Agbo Agbo said on the PUSHING OUT Column on the 19th of July, 2012 in his piece titled In the throes of failed leadership, and I quote: ‘When leaders refuse to be change in the world they wish to see, they not only lose, their nations lose as well. I recall with some nostalgia the exploit leaders, such as Chairman Mao of China, Ho Chi Ming of Vietnam, Josep Broz Tito of Yugoslavia, Winston Churchill of Great Britain, Madiba Nelson Mandela and F.W De Clarke of South Africa, Nwalimu Julius Nyerere of Tanzania, and the great Marthin Luther King. I f you study the lives of all these great leaders, one thing that is common to them is their willingness and convictions to truly represent the change in their country they wish to see. They not only talk the talk, they walk the talk. They truly practice what they preach and use themselves as role models.’’

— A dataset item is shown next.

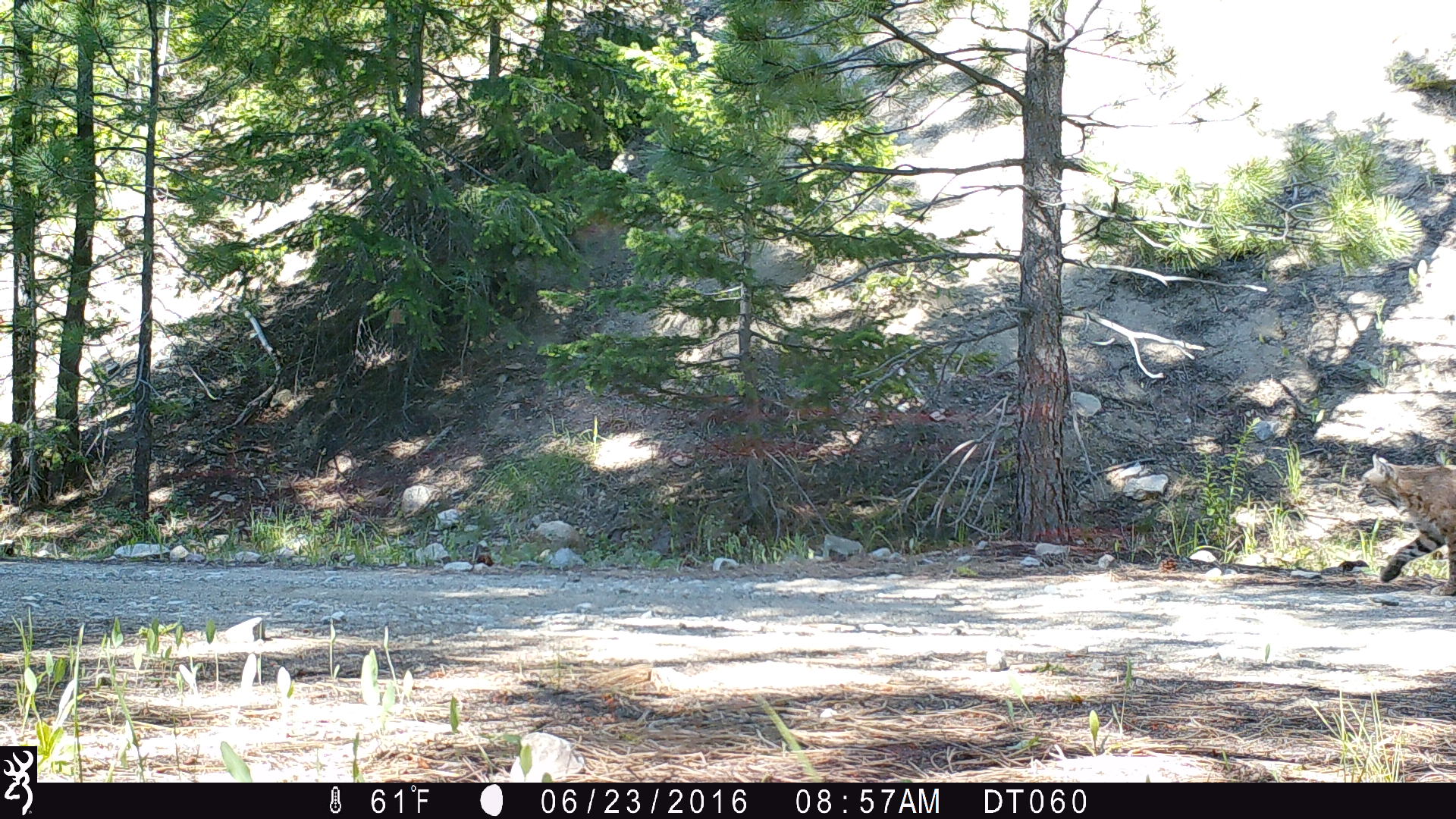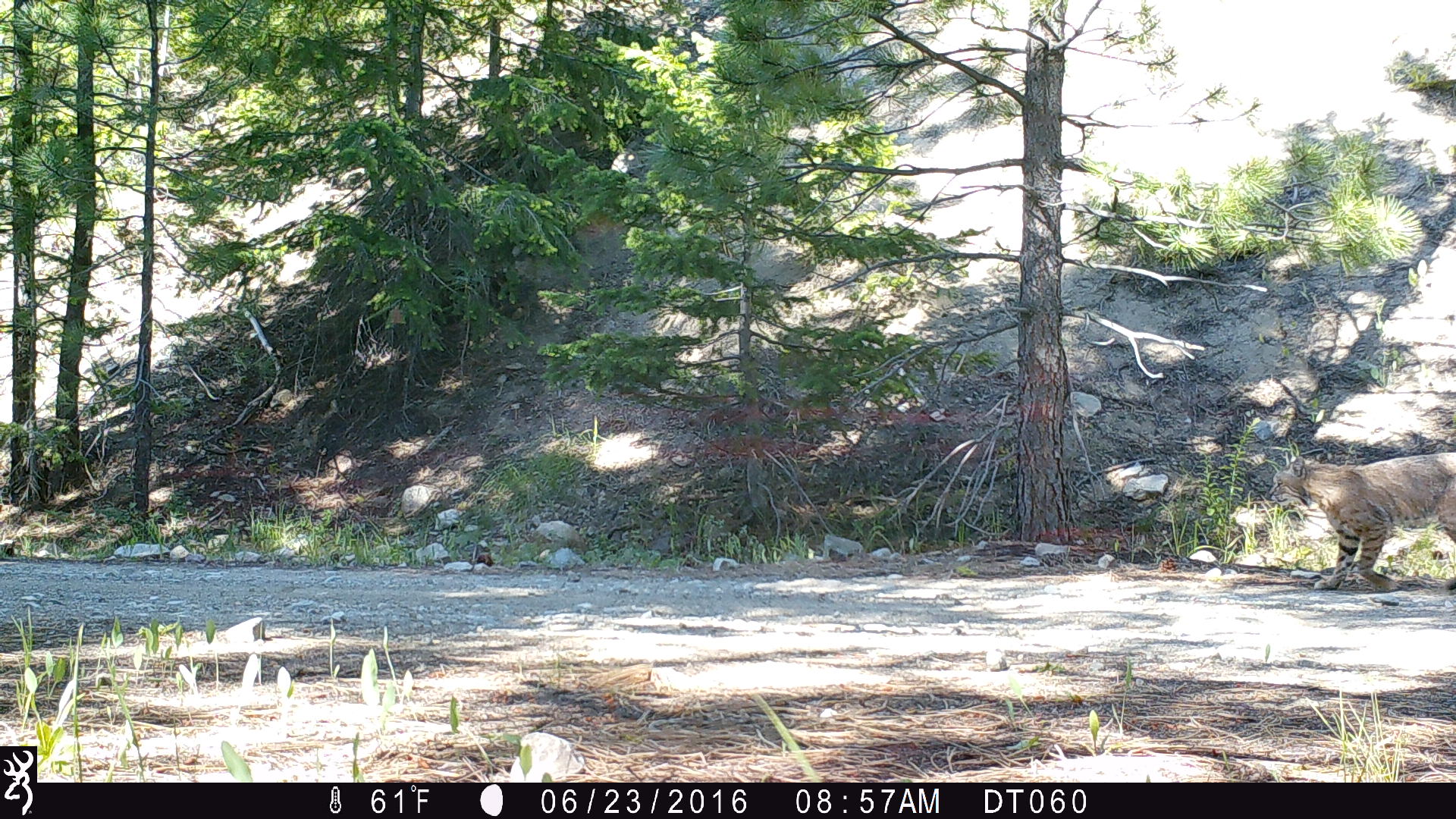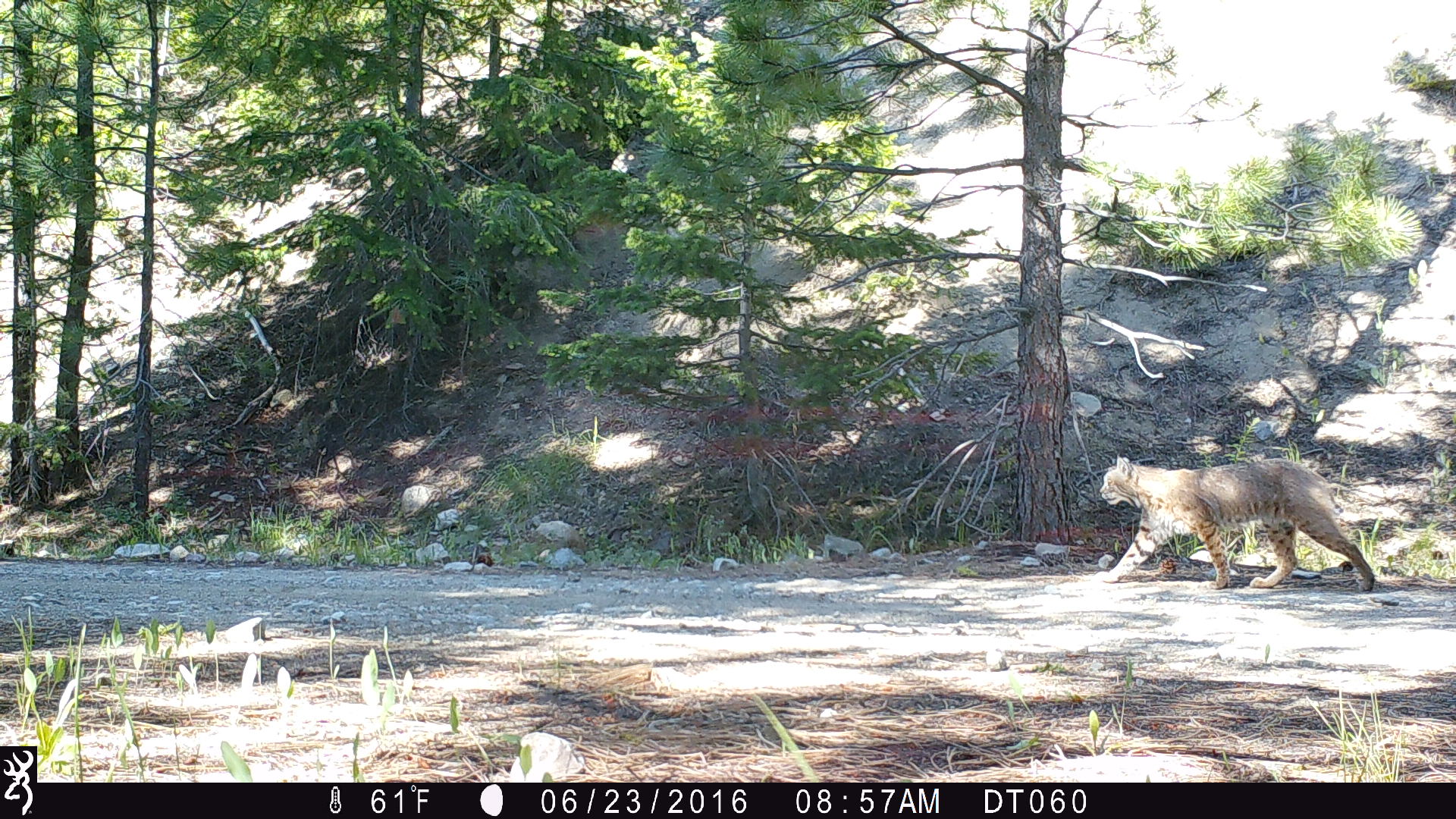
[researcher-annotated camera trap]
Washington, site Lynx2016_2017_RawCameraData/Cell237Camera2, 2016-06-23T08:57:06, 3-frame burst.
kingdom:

Nigeria needs good leaders that would stir the affair of the country for better. I call on the sleeping giants of today, to please rise up for the challenge to save our father land. The youths are sleeping while some people are awake to loot our treasury. No matter what we want of life we have to give up something in order to get it. The good we do is never lost, each kindly act takes root, and every bit of love we sow, in time will bear its fruits. I expect the youth to pass through this life but once. If, therefore, there can be any kindness any one of us can show, or any good thing that we can do to make Nigeria a better place, let us do it now as we shall not pass this way again. We need to do our best for our country so that we may be the Nigerian we claim to be.

      This piece is dedicated to Ngozi Nwozor Agbo...may her gentle soul rest in perfect peace.